I want to believe they exist, but all I can think of are reasons they should not exist.
These are my reasons.
- The quaternions are defined by the following equation:
$$i^2 = j^2 = k^2 = ijk = -1$$
There are four equalities and three variables. There should be no solution.
-
Somehow there's a workaround for dilemma $1$. They exist.
So how do you define the quantity $ijkijk$?
Is it interpreted as $(ijk)(ijk)$, or $-1 \times -1$, or $1$?
Or is it interpreted as $(i^2)(j^2)(k^2)$, or $-1 \times -1 \times -1$, or $-1$?
$ijkijk$ can't be two values at once. -
I read that quaternions are not multiplication commutative. Why multiplication commutative? Why not multiplication associative or some other property?
-
Okay, so there is a reason for number 3.
Why can't I define a new set of numbers where the multiplicative identity doesn't hold?
Like: $1x = x + 1?$
I've been pondering these questions for a couple of days now, so I would really appreciate an answer.
Best Answer
They are not exactly variables, they are symbols. And we are just defining what happens when we apply a binary operator to them. You can always have more equations than variables, that doesn't mean you don't have a solution (even in your highschool algebra), it just means its possible there might not be a solution.

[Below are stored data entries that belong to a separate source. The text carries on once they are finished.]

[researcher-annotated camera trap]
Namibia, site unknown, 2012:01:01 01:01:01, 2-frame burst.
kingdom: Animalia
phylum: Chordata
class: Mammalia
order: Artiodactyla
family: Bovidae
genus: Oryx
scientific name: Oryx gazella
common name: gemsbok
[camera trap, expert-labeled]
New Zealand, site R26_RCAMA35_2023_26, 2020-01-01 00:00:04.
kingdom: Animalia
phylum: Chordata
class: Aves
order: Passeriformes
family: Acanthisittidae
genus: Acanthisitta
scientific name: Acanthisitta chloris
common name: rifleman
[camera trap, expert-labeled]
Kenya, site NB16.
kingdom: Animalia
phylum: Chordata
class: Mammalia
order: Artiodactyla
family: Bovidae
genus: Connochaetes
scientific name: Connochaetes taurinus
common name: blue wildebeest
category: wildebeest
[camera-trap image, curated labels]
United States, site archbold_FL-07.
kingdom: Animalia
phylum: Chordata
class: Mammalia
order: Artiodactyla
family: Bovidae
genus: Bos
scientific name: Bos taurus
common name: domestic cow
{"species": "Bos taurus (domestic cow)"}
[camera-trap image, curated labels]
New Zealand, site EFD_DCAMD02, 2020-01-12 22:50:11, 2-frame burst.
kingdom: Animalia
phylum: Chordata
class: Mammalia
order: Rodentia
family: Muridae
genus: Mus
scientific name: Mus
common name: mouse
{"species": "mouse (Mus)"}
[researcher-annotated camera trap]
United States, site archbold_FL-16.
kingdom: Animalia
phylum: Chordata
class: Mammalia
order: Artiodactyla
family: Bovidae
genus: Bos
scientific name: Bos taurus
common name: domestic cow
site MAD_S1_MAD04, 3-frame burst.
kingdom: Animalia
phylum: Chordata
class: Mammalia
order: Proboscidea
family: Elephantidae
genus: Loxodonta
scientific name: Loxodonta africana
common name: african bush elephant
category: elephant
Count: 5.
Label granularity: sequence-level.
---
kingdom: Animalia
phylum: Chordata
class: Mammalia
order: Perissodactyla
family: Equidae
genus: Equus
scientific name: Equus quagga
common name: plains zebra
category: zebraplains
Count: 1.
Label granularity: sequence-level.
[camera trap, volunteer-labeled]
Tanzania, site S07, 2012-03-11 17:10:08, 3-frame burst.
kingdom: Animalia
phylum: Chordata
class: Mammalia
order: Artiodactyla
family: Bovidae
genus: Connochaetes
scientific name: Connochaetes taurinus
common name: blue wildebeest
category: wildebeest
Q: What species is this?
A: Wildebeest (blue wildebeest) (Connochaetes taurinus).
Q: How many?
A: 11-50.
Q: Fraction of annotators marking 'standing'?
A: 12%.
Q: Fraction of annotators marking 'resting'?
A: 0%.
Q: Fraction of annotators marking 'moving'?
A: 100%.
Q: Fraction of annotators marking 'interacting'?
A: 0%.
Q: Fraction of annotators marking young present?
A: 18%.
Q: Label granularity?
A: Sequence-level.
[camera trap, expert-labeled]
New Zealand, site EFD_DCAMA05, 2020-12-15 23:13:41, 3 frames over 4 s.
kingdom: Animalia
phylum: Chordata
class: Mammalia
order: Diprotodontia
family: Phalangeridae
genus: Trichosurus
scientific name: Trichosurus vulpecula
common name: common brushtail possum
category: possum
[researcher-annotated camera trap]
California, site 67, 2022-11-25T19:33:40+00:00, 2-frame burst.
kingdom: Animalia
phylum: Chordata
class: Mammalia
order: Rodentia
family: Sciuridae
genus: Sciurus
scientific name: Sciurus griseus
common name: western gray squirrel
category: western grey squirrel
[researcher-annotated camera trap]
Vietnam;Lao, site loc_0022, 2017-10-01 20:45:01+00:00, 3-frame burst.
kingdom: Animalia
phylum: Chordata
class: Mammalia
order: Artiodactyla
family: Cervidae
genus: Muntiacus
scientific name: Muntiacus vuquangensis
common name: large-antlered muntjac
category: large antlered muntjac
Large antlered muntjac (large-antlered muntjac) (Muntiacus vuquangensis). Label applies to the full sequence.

You are assuming the quaternions are commutative to make your argument here. They are not. You cannot rearrange terms. ij is different than ji.
Commutative means we can rearrange the terms. For example x * y = y * x. The quaternions are in fact associative which means (x * y) * z = x * (y * z). This is why it is not ambiguous to write x * y * z since the grouping doesn't matter. The quaternions are indeed associative. This is why $ijkijk$ is not ambiguous.
You can define whatever kind of structure you want. The quaternions are a Group which have the identity property. However there are other algebraic structures, such as Magmas, which impose less restrictions
If you are really interested in detailed answers, check out some abstract algebra books from your local university library.